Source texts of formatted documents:
════════

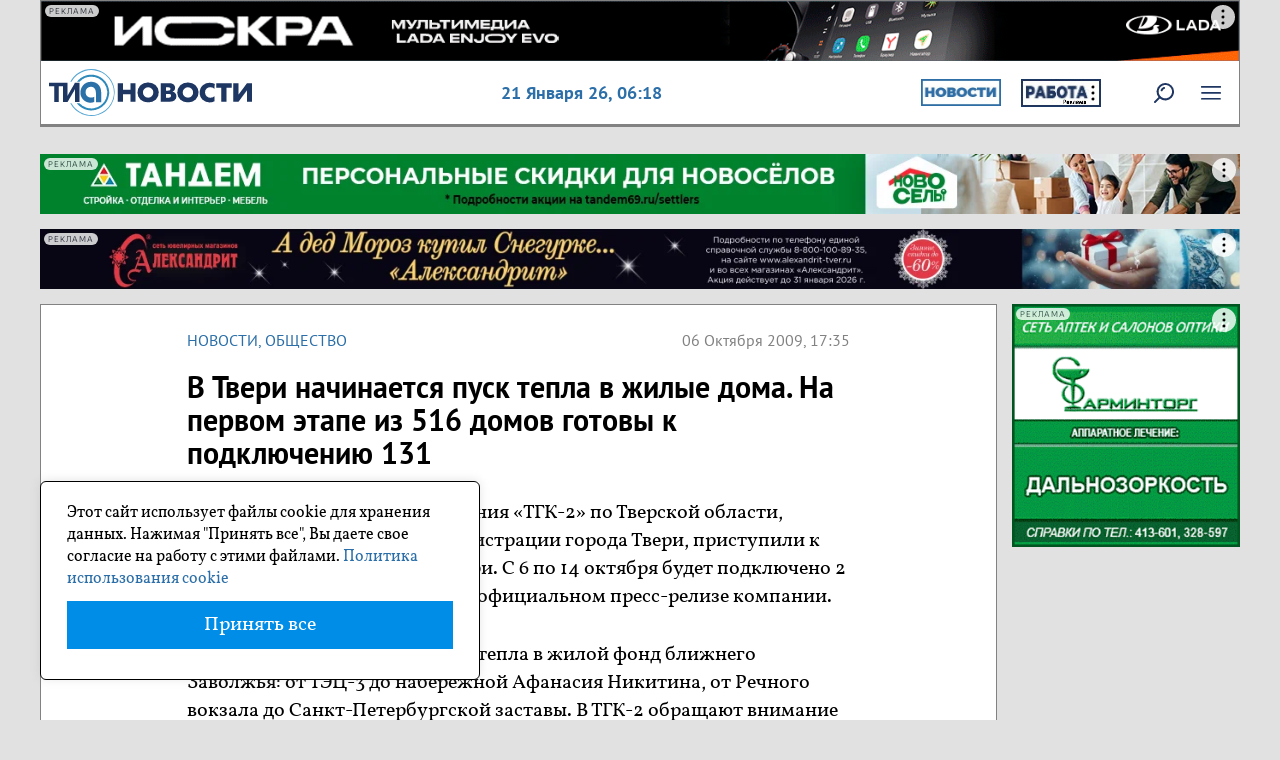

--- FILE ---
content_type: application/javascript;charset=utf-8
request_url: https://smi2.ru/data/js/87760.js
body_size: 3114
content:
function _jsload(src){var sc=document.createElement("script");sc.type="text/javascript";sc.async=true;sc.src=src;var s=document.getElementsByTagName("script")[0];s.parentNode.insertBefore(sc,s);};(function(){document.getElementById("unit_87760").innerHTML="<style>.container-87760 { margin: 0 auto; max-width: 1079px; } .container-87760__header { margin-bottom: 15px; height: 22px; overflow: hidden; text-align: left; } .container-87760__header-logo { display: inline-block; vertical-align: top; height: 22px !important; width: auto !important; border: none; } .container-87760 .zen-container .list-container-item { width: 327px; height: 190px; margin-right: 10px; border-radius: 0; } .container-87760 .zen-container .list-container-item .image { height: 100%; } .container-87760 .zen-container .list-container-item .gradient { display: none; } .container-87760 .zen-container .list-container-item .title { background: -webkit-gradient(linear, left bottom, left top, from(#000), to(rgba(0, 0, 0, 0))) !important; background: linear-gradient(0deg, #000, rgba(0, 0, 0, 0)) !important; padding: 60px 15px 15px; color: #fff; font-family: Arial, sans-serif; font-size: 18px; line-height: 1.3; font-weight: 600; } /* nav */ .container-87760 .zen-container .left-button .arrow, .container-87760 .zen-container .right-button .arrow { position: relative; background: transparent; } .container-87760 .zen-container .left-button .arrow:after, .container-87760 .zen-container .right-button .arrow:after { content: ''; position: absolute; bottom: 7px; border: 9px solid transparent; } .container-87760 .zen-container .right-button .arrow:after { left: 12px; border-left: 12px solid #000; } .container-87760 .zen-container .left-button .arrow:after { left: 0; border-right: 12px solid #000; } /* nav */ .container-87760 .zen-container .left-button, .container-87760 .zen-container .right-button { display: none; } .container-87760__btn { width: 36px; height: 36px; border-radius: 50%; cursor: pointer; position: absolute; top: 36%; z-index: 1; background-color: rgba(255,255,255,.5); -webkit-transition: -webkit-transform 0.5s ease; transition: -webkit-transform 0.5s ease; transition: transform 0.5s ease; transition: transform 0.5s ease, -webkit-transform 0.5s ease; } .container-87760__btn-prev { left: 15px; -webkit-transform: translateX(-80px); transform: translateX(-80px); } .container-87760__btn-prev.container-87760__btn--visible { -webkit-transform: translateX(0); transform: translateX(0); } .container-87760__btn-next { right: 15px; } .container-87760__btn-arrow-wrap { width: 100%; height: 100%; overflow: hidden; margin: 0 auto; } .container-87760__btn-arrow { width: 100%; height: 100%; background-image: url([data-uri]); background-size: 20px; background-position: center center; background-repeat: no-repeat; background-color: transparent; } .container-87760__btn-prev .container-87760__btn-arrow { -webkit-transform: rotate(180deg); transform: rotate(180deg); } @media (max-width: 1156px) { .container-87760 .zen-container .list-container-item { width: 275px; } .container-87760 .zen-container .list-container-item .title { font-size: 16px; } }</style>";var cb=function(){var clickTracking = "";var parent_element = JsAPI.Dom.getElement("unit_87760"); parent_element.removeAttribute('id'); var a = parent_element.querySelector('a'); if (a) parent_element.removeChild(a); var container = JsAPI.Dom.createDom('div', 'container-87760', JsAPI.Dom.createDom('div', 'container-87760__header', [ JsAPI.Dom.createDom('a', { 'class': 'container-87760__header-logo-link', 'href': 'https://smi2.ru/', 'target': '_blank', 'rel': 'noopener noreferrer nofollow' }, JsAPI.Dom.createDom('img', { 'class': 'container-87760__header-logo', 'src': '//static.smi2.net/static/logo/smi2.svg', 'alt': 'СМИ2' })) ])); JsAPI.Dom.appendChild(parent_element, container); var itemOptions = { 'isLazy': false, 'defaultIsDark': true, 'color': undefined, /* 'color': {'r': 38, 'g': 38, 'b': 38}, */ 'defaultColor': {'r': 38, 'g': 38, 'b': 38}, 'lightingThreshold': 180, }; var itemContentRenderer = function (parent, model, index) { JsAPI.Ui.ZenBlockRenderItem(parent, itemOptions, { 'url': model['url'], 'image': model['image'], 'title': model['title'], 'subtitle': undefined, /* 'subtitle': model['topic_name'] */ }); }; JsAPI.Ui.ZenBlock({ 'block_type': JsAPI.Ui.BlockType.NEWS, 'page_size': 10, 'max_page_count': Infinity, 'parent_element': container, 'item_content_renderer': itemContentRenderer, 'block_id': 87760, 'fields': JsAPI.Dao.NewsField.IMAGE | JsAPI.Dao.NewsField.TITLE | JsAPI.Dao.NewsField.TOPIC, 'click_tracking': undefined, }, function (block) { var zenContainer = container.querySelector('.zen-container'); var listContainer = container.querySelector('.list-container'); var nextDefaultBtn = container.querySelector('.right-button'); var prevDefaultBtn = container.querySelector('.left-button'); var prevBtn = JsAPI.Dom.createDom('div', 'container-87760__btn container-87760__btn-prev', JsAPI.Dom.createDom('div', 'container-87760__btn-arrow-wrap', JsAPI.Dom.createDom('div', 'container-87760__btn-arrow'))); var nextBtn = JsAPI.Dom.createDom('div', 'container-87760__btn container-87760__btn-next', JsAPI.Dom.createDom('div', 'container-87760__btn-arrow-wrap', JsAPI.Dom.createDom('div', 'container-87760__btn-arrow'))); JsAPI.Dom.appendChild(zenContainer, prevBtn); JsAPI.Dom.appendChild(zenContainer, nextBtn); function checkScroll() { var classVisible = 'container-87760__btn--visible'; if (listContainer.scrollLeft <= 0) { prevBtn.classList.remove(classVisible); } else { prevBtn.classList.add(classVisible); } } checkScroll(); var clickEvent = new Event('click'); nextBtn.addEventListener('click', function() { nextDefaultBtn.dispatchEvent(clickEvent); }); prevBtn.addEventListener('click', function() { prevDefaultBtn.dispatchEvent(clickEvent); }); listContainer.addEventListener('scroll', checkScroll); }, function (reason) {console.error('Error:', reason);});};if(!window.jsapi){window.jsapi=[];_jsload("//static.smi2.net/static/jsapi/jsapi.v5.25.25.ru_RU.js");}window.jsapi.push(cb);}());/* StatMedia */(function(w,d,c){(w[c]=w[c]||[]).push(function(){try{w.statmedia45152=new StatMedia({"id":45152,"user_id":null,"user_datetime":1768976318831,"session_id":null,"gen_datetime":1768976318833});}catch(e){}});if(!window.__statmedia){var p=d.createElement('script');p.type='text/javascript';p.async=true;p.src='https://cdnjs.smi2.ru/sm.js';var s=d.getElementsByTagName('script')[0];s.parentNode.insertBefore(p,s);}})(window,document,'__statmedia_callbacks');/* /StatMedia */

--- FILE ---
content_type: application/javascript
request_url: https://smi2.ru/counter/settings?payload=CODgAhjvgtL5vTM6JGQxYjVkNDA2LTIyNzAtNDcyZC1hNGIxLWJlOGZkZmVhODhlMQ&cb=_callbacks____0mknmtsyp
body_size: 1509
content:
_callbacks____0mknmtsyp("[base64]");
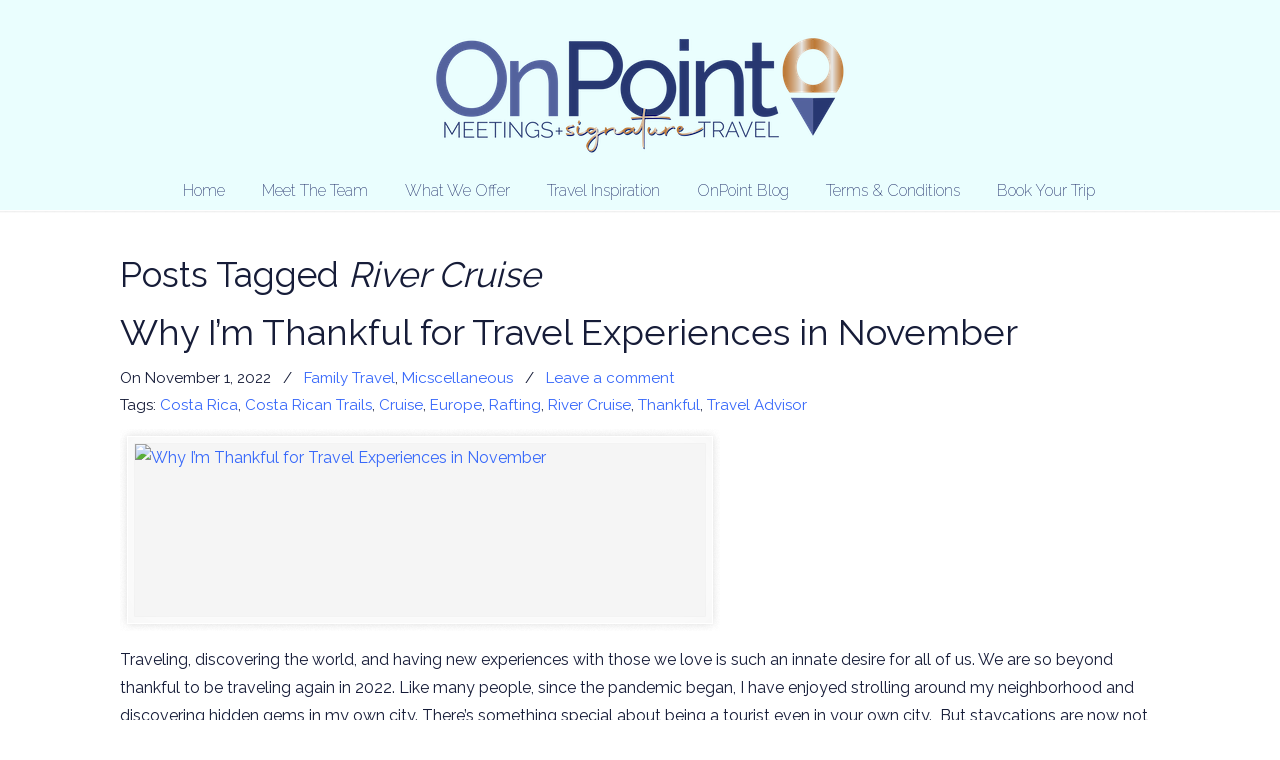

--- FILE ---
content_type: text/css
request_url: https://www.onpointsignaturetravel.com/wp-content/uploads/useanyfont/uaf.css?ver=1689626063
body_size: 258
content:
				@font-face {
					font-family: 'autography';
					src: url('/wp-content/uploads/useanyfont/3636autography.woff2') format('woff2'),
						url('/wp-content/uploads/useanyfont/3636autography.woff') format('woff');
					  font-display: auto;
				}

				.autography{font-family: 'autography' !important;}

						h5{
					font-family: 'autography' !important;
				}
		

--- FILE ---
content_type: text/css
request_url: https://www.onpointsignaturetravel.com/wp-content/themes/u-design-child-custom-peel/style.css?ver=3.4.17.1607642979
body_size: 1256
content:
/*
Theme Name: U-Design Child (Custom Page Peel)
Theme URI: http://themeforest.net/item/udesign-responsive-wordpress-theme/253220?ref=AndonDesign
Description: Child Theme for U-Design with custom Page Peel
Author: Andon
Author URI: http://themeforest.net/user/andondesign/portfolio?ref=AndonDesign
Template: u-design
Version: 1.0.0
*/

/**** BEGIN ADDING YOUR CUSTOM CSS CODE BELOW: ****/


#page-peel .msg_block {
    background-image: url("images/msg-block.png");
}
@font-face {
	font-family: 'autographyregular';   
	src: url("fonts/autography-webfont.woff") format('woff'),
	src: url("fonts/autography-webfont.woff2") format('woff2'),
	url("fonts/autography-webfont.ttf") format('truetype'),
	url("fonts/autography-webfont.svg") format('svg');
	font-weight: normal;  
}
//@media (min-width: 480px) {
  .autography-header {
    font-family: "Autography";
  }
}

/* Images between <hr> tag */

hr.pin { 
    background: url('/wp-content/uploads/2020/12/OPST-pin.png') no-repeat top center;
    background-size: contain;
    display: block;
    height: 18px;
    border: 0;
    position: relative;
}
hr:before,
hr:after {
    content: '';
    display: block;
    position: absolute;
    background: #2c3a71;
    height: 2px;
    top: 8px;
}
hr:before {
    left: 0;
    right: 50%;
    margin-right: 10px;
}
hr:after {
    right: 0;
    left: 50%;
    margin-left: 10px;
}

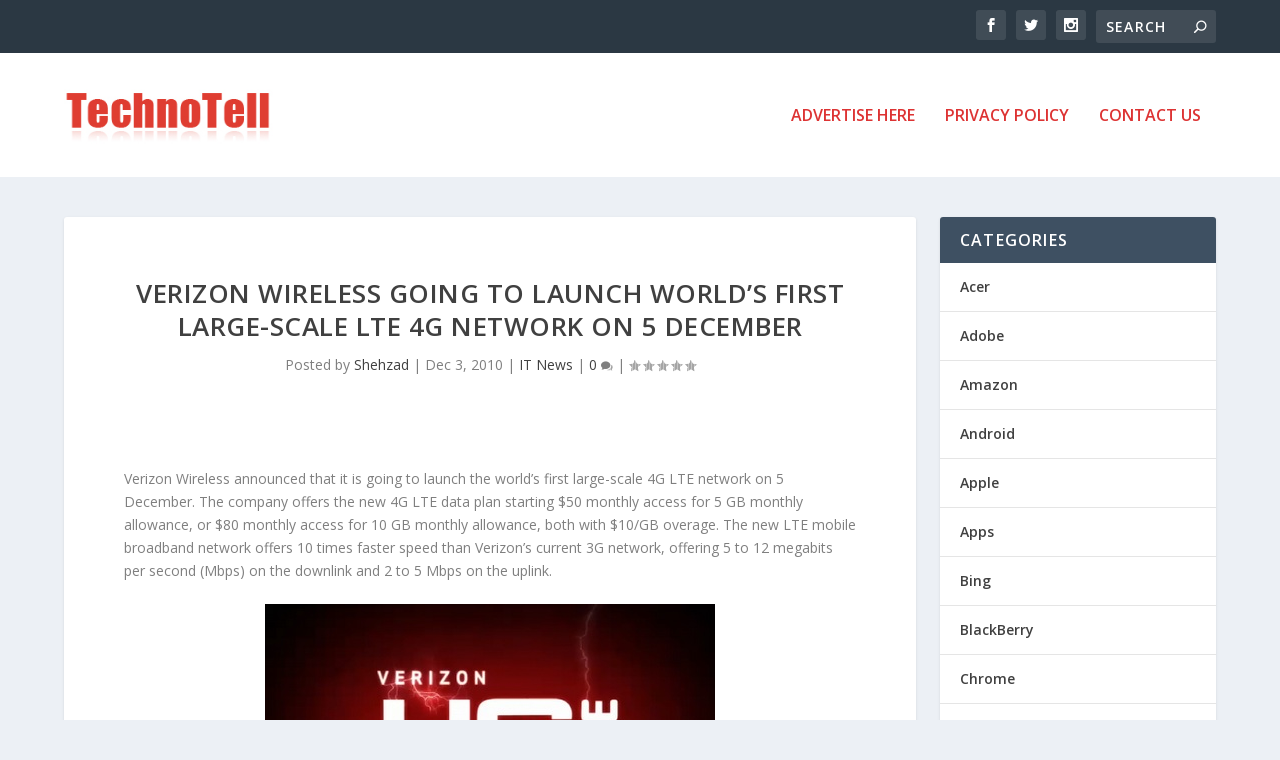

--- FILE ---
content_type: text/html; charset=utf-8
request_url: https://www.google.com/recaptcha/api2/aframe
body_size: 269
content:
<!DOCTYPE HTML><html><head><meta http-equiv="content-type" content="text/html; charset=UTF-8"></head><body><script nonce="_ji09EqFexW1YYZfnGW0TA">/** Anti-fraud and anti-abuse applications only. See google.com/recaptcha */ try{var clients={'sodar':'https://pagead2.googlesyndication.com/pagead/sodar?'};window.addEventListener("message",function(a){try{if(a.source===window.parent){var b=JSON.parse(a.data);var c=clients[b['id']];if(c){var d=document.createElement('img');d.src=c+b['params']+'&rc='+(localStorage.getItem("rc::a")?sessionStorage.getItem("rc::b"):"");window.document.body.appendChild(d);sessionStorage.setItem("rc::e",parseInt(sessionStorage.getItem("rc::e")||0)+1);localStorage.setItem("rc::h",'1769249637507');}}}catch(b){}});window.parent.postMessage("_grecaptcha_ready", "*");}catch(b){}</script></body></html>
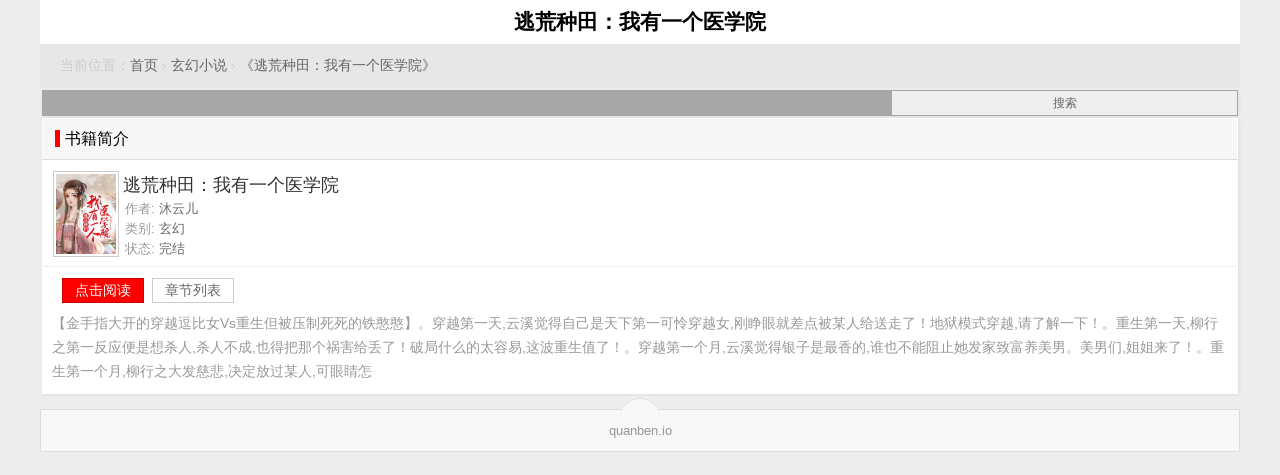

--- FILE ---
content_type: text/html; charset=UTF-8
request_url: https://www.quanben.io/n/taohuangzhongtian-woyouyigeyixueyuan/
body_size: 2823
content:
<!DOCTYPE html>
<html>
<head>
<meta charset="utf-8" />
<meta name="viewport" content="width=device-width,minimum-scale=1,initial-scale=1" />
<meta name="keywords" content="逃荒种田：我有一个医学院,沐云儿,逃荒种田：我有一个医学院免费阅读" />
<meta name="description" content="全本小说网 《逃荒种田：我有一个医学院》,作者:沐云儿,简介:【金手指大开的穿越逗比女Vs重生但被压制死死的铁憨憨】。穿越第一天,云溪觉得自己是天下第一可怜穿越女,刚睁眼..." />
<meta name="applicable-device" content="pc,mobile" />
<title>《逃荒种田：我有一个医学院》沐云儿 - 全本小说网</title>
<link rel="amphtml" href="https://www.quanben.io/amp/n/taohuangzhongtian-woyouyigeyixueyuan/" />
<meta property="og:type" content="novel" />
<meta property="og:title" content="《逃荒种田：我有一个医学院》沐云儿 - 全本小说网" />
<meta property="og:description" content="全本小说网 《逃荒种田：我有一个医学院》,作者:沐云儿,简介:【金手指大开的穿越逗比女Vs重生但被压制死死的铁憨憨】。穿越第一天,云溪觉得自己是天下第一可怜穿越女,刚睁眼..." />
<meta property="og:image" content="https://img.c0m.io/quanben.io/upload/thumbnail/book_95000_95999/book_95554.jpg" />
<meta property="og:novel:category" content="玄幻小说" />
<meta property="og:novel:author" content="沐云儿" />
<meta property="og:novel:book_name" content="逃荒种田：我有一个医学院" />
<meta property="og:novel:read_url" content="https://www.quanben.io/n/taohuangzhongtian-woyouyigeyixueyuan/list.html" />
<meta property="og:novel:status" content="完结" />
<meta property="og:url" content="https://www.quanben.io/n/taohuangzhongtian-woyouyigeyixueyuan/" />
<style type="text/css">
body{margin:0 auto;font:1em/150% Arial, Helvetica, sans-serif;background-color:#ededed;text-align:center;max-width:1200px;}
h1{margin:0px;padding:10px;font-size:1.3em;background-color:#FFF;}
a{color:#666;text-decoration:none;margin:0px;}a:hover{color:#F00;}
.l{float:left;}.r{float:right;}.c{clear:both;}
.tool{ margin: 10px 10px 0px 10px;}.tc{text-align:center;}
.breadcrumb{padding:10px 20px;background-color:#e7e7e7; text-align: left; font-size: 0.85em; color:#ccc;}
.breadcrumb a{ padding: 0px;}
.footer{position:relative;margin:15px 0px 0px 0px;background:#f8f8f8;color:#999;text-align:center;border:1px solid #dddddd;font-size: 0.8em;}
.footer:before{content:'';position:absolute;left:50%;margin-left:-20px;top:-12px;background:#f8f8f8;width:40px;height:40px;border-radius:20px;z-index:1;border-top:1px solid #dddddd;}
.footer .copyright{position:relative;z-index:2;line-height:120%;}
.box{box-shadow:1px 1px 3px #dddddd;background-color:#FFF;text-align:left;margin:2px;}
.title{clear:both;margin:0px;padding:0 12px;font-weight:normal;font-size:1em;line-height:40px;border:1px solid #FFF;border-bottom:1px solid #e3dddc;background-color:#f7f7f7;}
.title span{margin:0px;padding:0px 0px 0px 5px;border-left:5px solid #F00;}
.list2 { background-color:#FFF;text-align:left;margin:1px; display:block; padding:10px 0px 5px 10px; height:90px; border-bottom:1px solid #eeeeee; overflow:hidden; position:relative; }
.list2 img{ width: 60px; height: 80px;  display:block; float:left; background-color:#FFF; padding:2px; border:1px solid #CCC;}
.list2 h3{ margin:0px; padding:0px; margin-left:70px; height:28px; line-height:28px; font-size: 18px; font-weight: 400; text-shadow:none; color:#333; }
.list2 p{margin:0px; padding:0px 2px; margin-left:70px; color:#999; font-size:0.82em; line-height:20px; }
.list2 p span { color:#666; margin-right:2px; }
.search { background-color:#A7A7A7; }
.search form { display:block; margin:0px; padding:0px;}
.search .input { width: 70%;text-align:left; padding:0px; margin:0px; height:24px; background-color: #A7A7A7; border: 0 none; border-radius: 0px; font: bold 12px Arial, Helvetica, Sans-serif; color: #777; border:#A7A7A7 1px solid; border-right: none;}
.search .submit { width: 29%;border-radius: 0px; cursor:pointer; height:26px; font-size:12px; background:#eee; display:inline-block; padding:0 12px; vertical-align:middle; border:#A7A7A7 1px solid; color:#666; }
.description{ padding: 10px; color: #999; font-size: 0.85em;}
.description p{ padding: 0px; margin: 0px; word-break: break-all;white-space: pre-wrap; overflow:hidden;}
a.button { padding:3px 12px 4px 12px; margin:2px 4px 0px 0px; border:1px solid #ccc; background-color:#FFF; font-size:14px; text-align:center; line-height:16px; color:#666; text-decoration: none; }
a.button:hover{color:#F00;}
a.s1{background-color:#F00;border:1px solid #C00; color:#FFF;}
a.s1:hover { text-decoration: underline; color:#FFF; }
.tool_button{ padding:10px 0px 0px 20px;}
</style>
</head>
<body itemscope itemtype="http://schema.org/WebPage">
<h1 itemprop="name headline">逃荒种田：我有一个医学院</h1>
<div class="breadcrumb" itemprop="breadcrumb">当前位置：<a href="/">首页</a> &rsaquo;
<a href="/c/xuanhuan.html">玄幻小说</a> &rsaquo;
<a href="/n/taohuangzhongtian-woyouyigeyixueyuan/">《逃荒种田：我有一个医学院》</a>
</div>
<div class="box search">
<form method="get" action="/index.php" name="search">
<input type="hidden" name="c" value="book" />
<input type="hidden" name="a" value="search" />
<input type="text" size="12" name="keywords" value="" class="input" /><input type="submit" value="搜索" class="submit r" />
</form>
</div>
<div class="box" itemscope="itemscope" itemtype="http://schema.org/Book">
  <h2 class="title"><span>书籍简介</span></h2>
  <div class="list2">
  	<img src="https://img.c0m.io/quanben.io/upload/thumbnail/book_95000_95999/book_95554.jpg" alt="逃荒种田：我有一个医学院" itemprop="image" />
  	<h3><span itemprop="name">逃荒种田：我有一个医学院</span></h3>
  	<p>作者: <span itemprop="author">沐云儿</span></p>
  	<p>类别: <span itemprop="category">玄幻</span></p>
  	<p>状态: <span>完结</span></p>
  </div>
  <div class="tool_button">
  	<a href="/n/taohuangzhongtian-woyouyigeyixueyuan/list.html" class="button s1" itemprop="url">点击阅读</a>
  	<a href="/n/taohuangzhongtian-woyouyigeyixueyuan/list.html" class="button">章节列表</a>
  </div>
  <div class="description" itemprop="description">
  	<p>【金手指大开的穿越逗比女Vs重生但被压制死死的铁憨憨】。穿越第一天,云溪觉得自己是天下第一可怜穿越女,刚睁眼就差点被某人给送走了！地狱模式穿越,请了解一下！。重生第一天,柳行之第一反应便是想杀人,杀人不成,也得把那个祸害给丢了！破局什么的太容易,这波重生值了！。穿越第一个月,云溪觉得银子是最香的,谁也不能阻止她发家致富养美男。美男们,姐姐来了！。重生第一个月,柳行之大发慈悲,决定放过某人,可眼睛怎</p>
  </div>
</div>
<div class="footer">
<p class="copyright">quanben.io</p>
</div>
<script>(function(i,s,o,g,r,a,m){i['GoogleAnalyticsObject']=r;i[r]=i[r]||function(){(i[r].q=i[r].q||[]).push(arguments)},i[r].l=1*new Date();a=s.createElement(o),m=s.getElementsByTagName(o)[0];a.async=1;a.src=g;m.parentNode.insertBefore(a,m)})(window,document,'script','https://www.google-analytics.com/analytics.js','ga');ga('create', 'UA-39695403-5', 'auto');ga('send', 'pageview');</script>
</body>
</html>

════════

**ABOUT THIS EXERCISE**
Copy out every line of the data that includes "onpointsignaturetravel".

**RESPONSE AREA**
request_url: https://www.onpointsignaturetravel.com/wp-content/uploads/useanyfont/uaf.css?ver=1689626063
request_url: https://www.onpointsignaturetravel.com/wp-content/themes/u-design-child-custom-peel/style.css?ver=3.4.17.1607642979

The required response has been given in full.